L’Intelligenza Artificiale scopre un nuovo super antibiotico

L’Intelligenza Artificiale sarà in grado di trovare anche nuove cure per la salute umana? Pare proprio di sì. La notizia, recentemente pubblicata su una nota rivista scientifica, è che un sistema di IA ha identificato un nuovo super antibiotico: un dato di grande rilievo, visto che tutti noi stiamo diventando sempre più antibiotico-resistenti e che, negli ultimi anni, la ricerca su questa tipologia di farmaci ha registrato un deciso rallentamento. Probabilmente saranno proprio i computer più avanzati a combattere le malattie, “scovando” cure e medicinali sempre più sofisticati e in breve tempo.

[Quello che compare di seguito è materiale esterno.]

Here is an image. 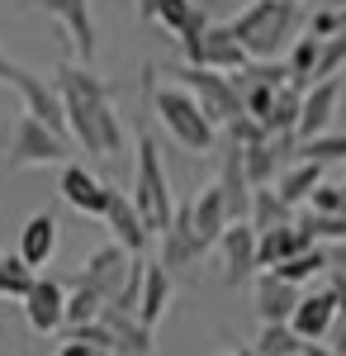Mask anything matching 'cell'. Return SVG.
Segmentation results:
<instances>
[{"instance_id":"1","label":"cell","mask_w":346,"mask_h":356,"mask_svg":"<svg viewBox=\"0 0 346 356\" xmlns=\"http://www.w3.org/2000/svg\"><path fill=\"white\" fill-rule=\"evenodd\" d=\"M53 90L67 114V138H76V147H85L90 157L114 162L124 152V119L114 110L109 81L81 62H62L53 72Z\"/></svg>"},{"instance_id":"2","label":"cell","mask_w":346,"mask_h":356,"mask_svg":"<svg viewBox=\"0 0 346 356\" xmlns=\"http://www.w3.org/2000/svg\"><path fill=\"white\" fill-rule=\"evenodd\" d=\"M304 29V10L299 0H252L247 10H238L228 19V33L242 43V53L252 62H270L290 48Z\"/></svg>"},{"instance_id":"3","label":"cell","mask_w":346,"mask_h":356,"mask_svg":"<svg viewBox=\"0 0 346 356\" xmlns=\"http://www.w3.org/2000/svg\"><path fill=\"white\" fill-rule=\"evenodd\" d=\"M152 76H157V67L147 62V67H142V90H147V100H152V114L161 119V129L171 134V143H176L181 152H190V157L213 152L218 129L204 119V110L195 105V95H190L186 86H157Z\"/></svg>"},{"instance_id":"4","label":"cell","mask_w":346,"mask_h":356,"mask_svg":"<svg viewBox=\"0 0 346 356\" xmlns=\"http://www.w3.org/2000/svg\"><path fill=\"white\" fill-rule=\"evenodd\" d=\"M133 209L142 214V223H147V233L157 238L161 228L171 223V214H176V200H171V176H166V166H161V147L157 138H152V129L142 124L138 129V147H133Z\"/></svg>"},{"instance_id":"5","label":"cell","mask_w":346,"mask_h":356,"mask_svg":"<svg viewBox=\"0 0 346 356\" xmlns=\"http://www.w3.org/2000/svg\"><path fill=\"white\" fill-rule=\"evenodd\" d=\"M72 152V138L67 134H53L48 124L19 114L5 134V166L10 171H28V166H62Z\"/></svg>"},{"instance_id":"6","label":"cell","mask_w":346,"mask_h":356,"mask_svg":"<svg viewBox=\"0 0 346 356\" xmlns=\"http://www.w3.org/2000/svg\"><path fill=\"white\" fill-rule=\"evenodd\" d=\"M171 76H181V86L195 95V105L204 110V119H209L213 129L242 114V90H238V81H233V76L209 72V67H176Z\"/></svg>"},{"instance_id":"7","label":"cell","mask_w":346,"mask_h":356,"mask_svg":"<svg viewBox=\"0 0 346 356\" xmlns=\"http://www.w3.org/2000/svg\"><path fill=\"white\" fill-rule=\"evenodd\" d=\"M19 10H38V15L57 19L81 67H90V62H95V53H100V33H95L90 0H19Z\"/></svg>"},{"instance_id":"8","label":"cell","mask_w":346,"mask_h":356,"mask_svg":"<svg viewBox=\"0 0 346 356\" xmlns=\"http://www.w3.org/2000/svg\"><path fill=\"white\" fill-rule=\"evenodd\" d=\"M181 53H186V67H209V72H223V76H238L252 62L242 53V43L228 33V24H209L195 38H181Z\"/></svg>"},{"instance_id":"9","label":"cell","mask_w":346,"mask_h":356,"mask_svg":"<svg viewBox=\"0 0 346 356\" xmlns=\"http://www.w3.org/2000/svg\"><path fill=\"white\" fill-rule=\"evenodd\" d=\"M218 261H223V285H242V280H252V275L261 271L256 266V228L242 219V223H228L223 233H218Z\"/></svg>"},{"instance_id":"10","label":"cell","mask_w":346,"mask_h":356,"mask_svg":"<svg viewBox=\"0 0 346 356\" xmlns=\"http://www.w3.org/2000/svg\"><path fill=\"white\" fill-rule=\"evenodd\" d=\"M24 318L28 328L38 332V337H53L62 332V309H67V280H57V275H33V285H28L24 300Z\"/></svg>"},{"instance_id":"11","label":"cell","mask_w":346,"mask_h":356,"mask_svg":"<svg viewBox=\"0 0 346 356\" xmlns=\"http://www.w3.org/2000/svg\"><path fill=\"white\" fill-rule=\"evenodd\" d=\"M124 271H129V252L119 243H105L81 261V271L72 275V285H85V290H95V295L109 304L119 295V285H124Z\"/></svg>"},{"instance_id":"12","label":"cell","mask_w":346,"mask_h":356,"mask_svg":"<svg viewBox=\"0 0 346 356\" xmlns=\"http://www.w3.org/2000/svg\"><path fill=\"white\" fill-rule=\"evenodd\" d=\"M57 195L85 214V219H105V204H109V186L95 176V171H85L81 162H62V176H57Z\"/></svg>"},{"instance_id":"13","label":"cell","mask_w":346,"mask_h":356,"mask_svg":"<svg viewBox=\"0 0 346 356\" xmlns=\"http://www.w3.org/2000/svg\"><path fill=\"white\" fill-rule=\"evenodd\" d=\"M105 228H109V238L124 247L129 257H147L152 233H147L142 214L133 209V200H129L124 191H114V186H109V204H105Z\"/></svg>"},{"instance_id":"14","label":"cell","mask_w":346,"mask_h":356,"mask_svg":"<svg viewBox=\"0 0 346 356\" xmlns=\"http://www.w3.org/2000/svg\"><path fill=\"white\" fill-rule=\"evenodd\" d=\"M337 105H342V81L332 76V81H313L304 90V100H299V124H294V138L304 143V138H318L332 129V119H337Z\"/></svg>"},{"instance_id":"15","label":"cell","mask_w":346,"mask_h":356,"mask_svg":"<svg viewBox=\"0 0 346 356\" xmlns=\"http://www.w3.org/2000/svg\"><path fill=\"white\" fill-rule=\"evenodd\" d=\"M157 243H161L157 266H166L171 275L195 266V261L204 257V247L195 243V228H190V204H176V214H171V223L157 233Z\"/></svg>"},{"instance_id":"16","label":"cell","mask_w":346,"mask_h":356,"mask_svg":"<svg viewBox=\"0 0 346 356\" xmlns=\"http://www.w3.org/2000/svg\"><path fill=\"white\" fill-rule=\"evenodd\" d=\"M100 323L109 332V356H152V328H142L133 314H124V309H114L105 304L100 309Z\"/></svg>"},{"instance_id":"17","label":"cell","mask_w":346,"mask_h":356,"mask_svg":"<svg viewBox=\"0 0 346 356\" xmlns=\"http://www.w3.org/2000/svg\"><path fill=\"white\" fill-rule=\"evenodd\" d=\"M332 318H337V300H332V290H308V295H299L290 314V328L299 342H322L327 328H332Z\"/></svg>"},{"instance_id":"18","label":"cell","mask_w":346,"mask_h":356,"mask_svg":"<svg viewBox=\"0 0 346 356\" xmlns=\"http://www.w3.org/2000/svg\"><path fill=\"white\" fill-rule=\"evenodd\" d=\"M218 195H223V209H228V223L247 219V204H252V181H247V166H242V147H223V166H218Z\"/></svg>"},{"instance_id":"19","label":"cell","mask_w":346,"mask_h":356,"mask_svg":"<svg viewBox=\"0 0 346 356\" xmlns=\"http://www.w3.org/2000/svg\"><path fill=\"white\" fill-rule=\"evenodd\" d=\"M171 295H176V280H171V271H166V266H157V261H147V271H142V290H138V309H133V318L142 323V328L157 332V323L166 318V309H171Z\"/></svg>"},{"instance_id":"20","label":"cell","mask_w":346,"mask_h":356,"mask_svg":"<svg viewBox=\"0 0 346 356\" xmlns=\"http://www.w3.org/2000/svg\"><path fill=\"white\" fill-rule=\"evenodd\" d=\"M19 261H24L28 271H38V266H48L57 257V219L43 209V214H28L24 228H19V252H15Z\"/></svg>"},{"instance_id":"21","label":"cell","mask_w":346,"mask_h":356,"mask_svg":"<svg viewBox=\"0 0 346 356\" xmlns=\"http://www.w3.org/2000/svg\"><path fill=\"white\" fill-rule=\"evenodd\" d=\"M304 247H313V243H308V233H304L294 219L290 223H275V228H261V233H256V266L270 271V266L290 261L294 252H304Z\"/></svg>"},{"instance_id":"22","label":"cell","mask_w":346,"mask_h":356,"mask_svg":"<svg viewBox=\"0 0 346 356\" xmlns=\"http://www.w3.org/2000/svg\"><path fill=\"white\" fill-rule=\"evenodd\" d=\"M190 228H195V243L204 247V252L218 243V233L228 228V209H223L218 186H204V191L190 200Z\"/></svg>"},{"instance_id":"23","label":"cell","mask_w":346,"mask_h":356,"mask_svg":"<svg viewBox=\"0 0 346 356\" xmlns=\"http://www.w3.org/2000/svg\"><path fill=\"white\" fill-rule=\"evenodd\" d=\"M299 295H304L299 285H285L280 275L261 271L256 275V314H261V323H290Z\"/></svg>"},{"instance_id":"24","label":"cell","mask_w":346,"mask_h":356,"mask_svg":"<svg viewBox=\"0 0 346 356\" xmlns=\"http://www.w3.org/2000/svg\"><path fill=\"white\" fill-rule=\"evenodd\" d=\"M152 24H161L166 33H176V43H181V38L204 33V29H209V15H204V5H199V0H157Z\"/></svg>"},{"instance_id":"25","label":"cell","mask_w":346,"mask_h":356,"mask_svg":"<svg viewBox=\"0 0 346 356\" xmlns=\"http://www.w3.org/2000/svg\"><path fill=\"white\" fill-rule=\"evenodd\" d=\"M318 181H322V166L299 157V162L285 166V171H280V181H270V186H275V195H280V200L294 209V204H304V200L313 195V186H318Z\"/></svg>"},{"instance_id":"26","label":"cell","mask_w":346,"mask_h":356,"mask_svg":"<svg viewBox=\"0 0 346 356\" xmlns=\"http://www.w3.org/2000/svg\"><path fill=\"white\" fill-rule=\"evenodd\" d=\"M318 53H322V38H313V33H299V38H294V43H290V57H285L290 86H299V90H308V86H313Z\"/></svg>"},{"instance_id":"27","label":"cell","mask_w":346,"mask_h":356,"mask_svg":"<svg viewBox=\"0 0 346 356\" xmlns=\"http://www.w3.org/2000/svg\"><path fill=\"white\" fill-rule=\"evenodd\" d=\"M290 214H294V209H290V204H285L275 191H270V186H256V191H252L247 223H252L256 233H261V228H275V223H290Z\"/></svg>"},{"instance_id":"28","label":"cell","mask_w":346,"mask_h":356,"mask_svg":"<svg viewBox=\"0 0 346 356\" xmlns=\"http://www.w3.org/2000/svg\"><path fill=\"white\" fill-rule=\"evenodd\" d=\"M318 271H327V252L318 243L304 247V252H294L290 261H280V266H270V275H280L285 285H304V280H313Z\"/></svg>"},{"instance_id":"29","label":"cell","mask_w":346,"mask_h":356,"mask_svg":"<svg viewBox=\"0 0 346 356\" xmlns=\"http://www.w3.org/2000/svg\"><path fill=\"white\" fill-rule=\"evenodd\" d=\"M105 300L85 285H67V309H62V328H81V323H95Z\"/></svg>"},{"instance_id":"30","label":"cell","mask_w":346,"mask_h":356,"mask_svg":"<svg viewBox=\"0 0 346 356\" xmlns=\"http://www.w3.org/2000/svg\"><path fill=\"white\" fill-rule=\"evenodd\" d=\"M299 100H304L299 86H280V90H275L270 114H266V134H294V124H299Z\"/></svg>"},{"instance_id":"31","label":"cell","mask_w":346,"mask_h":356,"mask_svg":"<svg viewBox=\"0 0 346 356\" xmlns=\"http://www.w3.org/2000/svg\"><path fill=\"white\" fill-rule=\"evenodd\" d=\"M294 152L304 157V162H318V166H332V162H346V134H318V138H304V143H294Z\"/></svg>"},{"instance_id":"32","label":"cell","mask_w":346,"mask_h":356,"mask_svg":"<svg viewBox=\"0 0 346 356\" xmlns=\"http://www.w3.org/2000/svg\"><path fill=\"white\" fill-rule=\"evenodd\" d=\"M299 337H294L290 323H261V332H256V342H252V352L256 356H299Z\"/></svg>"},{"instance_id":"33","label":"cell","mask_w":346,"mask_h":356,"mask_svg":"<svg viewBox=\"0 0 346 356\" xmlns=\"http://www.w3.org/2000/svg\"><path fill=\"white\" fill-rule=\"evenodd\" d=\"M299 228L308 233V243H318V247H327V243H346V214H299Z\"/></svg>"},{"instance_id":"34","label":"cell","mask_w":346,"mask_h":356,"mask_svg":"<svg viewBox=\"0 0 346 356\" xmlns=\"http://www.w3.org/2000/svg\"><path fill=\"white\" fill-rule=\"evenodd\" d=\"M33 275L38 271H28L19 257H0V300H24Z\"/></svg>"},{"instance_id":"35","label":"cell","mask_w":346,"mask_h":356,"mask_svg":"<svg viewBox=\"0 0 346 356\" xmlns=\"http://www.w3.org/2000/svg\"><path fill=\"white\" fill-rule=\"evenodd\" d=\"M342 67H346V33H332V38H322V53H318V67H313V81H332Z\"/></svg>"},{"instance_id":"36","label":"cell","mask_w":346,"mask_h":356,"mask_svg":"<svg viewBox=\"0 0 346 356\" xmlns=\"http://www.w3.org/2000/svg\"><path fill=\"white\" fill-rule=\"evenodd\" d=\"M223 129H228V143H233V147H256V143H266V124H261V119H252V114H238V119H228V124H223Z\"/></svg>"},{"instance_id":"37","label":"cell","mask_w":346,"mask_h":356,"mask_svg":"<svg viewBox=\"0 0 346 356\" xmlns=\"http://www.w3.org/2000/svg\"><path fill=\"white\" fill-rule=\"evenodd\" d=\"M304 204H308V214H346V191L332 186V181H318Z\"/></svg>"},{"instance_id":"38","label":"cell","mask_w":346,"mask_h":356,"mask_svg":"<svg viewBox=\"0 0 346 356\" xmlns=\"http://www.w3.org/2000/svg\"><path fill=\"white\" fill-rule=\"evenodd\" d=\"M322 342H327L337 356H346V314H337V318H332V328H327V337H322Z\"/></svg>"},{"instance_id":"39","label":"cell","mask_w":346,"mask_h":356,"mask_svg":"<svg viewBox=\"0 0 346 356\" xmlns=\"http://www.w3.org/2000/svg\"><path fill=\"white\" fill-rule=\"evenodd\" d=\"M327 290H332V300H337V314H346V275L342 271H327Z\"/></svg>"},{"instance_id":"40","label":"cell","mask_w":346,"mask_h":356,"mask_svg":"<svg viewBox=\"0 0 346 356\" xmlns=\"http://www.w3.org/2000/svg\"><path fill=\"white\" fill-rule=\"evenodd\" d=\"M57 356H109V352H100V347H90V342H72V337H67V342L57 347Z\"/></svg>"},{"instance_id":"41","label":"cell","mask_w":346,"mask_h":356,"mask_svg":"<svg viewBox=\"0 0 346 356\" xmlns=\"http://www.w3.org/2000/svg\"><path fill=\"white\" fill-rule=\"evenodd\" d=\"M322 252H327V271H342L346 275V243H327Z\"/></svg>"},{"instance_id":"42","label":"cell","mask_w":346,"mask_h":356,"mask_svg":"<svg viewBox=\"0 0 346 356\" xmlns=\"http://www.w3.org/2000/svg\"><path fill=\"white\" fill-rule=\"evenodd\" d=\"M299 356H337V352H332L327 342H304V347H299Z\"/></svg>"},{"instance_id":"43","label":"cell","mask_w":346,"mask_h":356,"mask_svg":"<svg viewBox=\"0 0 346 356\" xmlns=\"http://www.w3.org/2000/svg\"><path fill=\"white\" fill-rule=\"evenodd\" d=\"M332 33H346V5H342V10L332 5Z\"/></svg>"},{"instance_id":"44","label":"cell","mask_w":346,"mask_h":356,"mask_svg":"<svg viewBox=\"0 0 346 356\" xmlns=\"http://www.w3.org/2000/svg\"><path fill=\"white\" fill-rule=\"evenodd\" d=\"M152 10H157V0H138V15H142L147 24H152Z\"/></svg>"},{"instance_id":"45","label":"cell","mask_w":346,"mask_h":356,"mask_svg":"<svg viewBox=\"0 0 346 356\" xmlns=\"http://www.w3.org/2000/svg\"><path fill=\"white\" fill-rule=\"evenodd\" d=\"M327 5H337V10H342V5H346V0H327Z\"/></svg>"},{"instance_id":"46","label":"cell","mask_w":346,"mask_h":356,"mask_svg":"<svg viewBox=\"0 0 346 356\" xmlns=\"http://www.w3.org/2000/svg\"><path fill=\"white\" fill-rule=\"evenodd\" d=\"M233 356H252V352H233Z\"/></svg>"},{"instance_id":"47","label":"cell","mask_w":346,"mask_h":356,"mask_svg":"<svg viewBox=\"0 0 346 356\" xmlns=\"http://www.w3.org/2000/svg\"><path fill=\"white\" fill-rule=\"evenodd\" d=\"M247 352H252V347H247ZM252 356H256V352H252Z\"/></svg>"},{"instance_id":"48","label":"cell","mask_w":346,"mask_h":356,"mask_svg":"<svg viewBox=\"0 0 346 356\" xmlns=\"http://www.w3.org/2000/svg\"><path fill=\"white\" fill-rule=\"evenodd\" d=\"M342 191H346V181H342Z\"/></svg>"}]
</instances>
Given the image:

Si chiama ‘halicin’ in omaggio a Hall 9000

Il super antibiotico scoperto dall’IA è stato battezzato ‘halicin’ in omaggio al supercomputer Hal 9000 del film ‘2001: Odissea nello spazio’. Il farmaco ha dimostrato nei test di laboratorio di poter eliminare molti dei batteri portatori di malattie, compresi alcuni ceppi diventati resistenti a tutti i farmaci tradizionali. Il risultato, pubblicato sulla rivista Cell dai ricercatori del Massachusetts Institute of Technology (Mit), potrebbe rappresentare l’inizio di una nuova era per la ricerca sugli antibiotici,

Cosa dicono i ricercatori

Come ha spiegato James Collins del Mit, riporta l’Ansa,”Stiamo affrontando una crisi crescente per quanto riguarda l’antibiotico-resistenza, e questa situazione si è venuta a creare sia per un aumento dei microrganismi patogeni divenuti resistenti, sia per una produzione sempre più scarsa di nuovi antibiotici da parte delle industrie biotech e farmaceutiche”. Per ovviare a questo “stop”, gli scienziati americani hanno creato un algoritmo di apprendimento automatico addestrato ad analizzare in modo estremamente accurato la struttura chimica dei composti chimici, mettendola in correlazione con specifiche proprietà come la capacità di uccidere i batteri. In questo modo hanno ottenuto una piattaforma capace di passare in rassegna più di centro milioni di composti nell’arco di alcuni giorni, identificando quelli che potrebbero uccidere i batteri usando meccanismi d’azione diversi rispetto ai farmaci esistenti. “Il nostro approccio ha svelato questa fantastica molecola che è verosimilmente uno degli antibiotici più potenti mai scoperti”, aggiunge Collins.

Le prospettive future

Il processo per mettere a punto ‘halicin’ ha avuto ulteriori risvolti positivi: durante la ricerca sono infatti state individuate anche altre otto molecole potenzialmente interessanti che verranno testate a breve. Il sistema, affermano gli esperti, potrebbe essere utilizzato non solo per creare nuovi farmaci, ma anche per ottimizzare e perfezionare quelli già esistenti.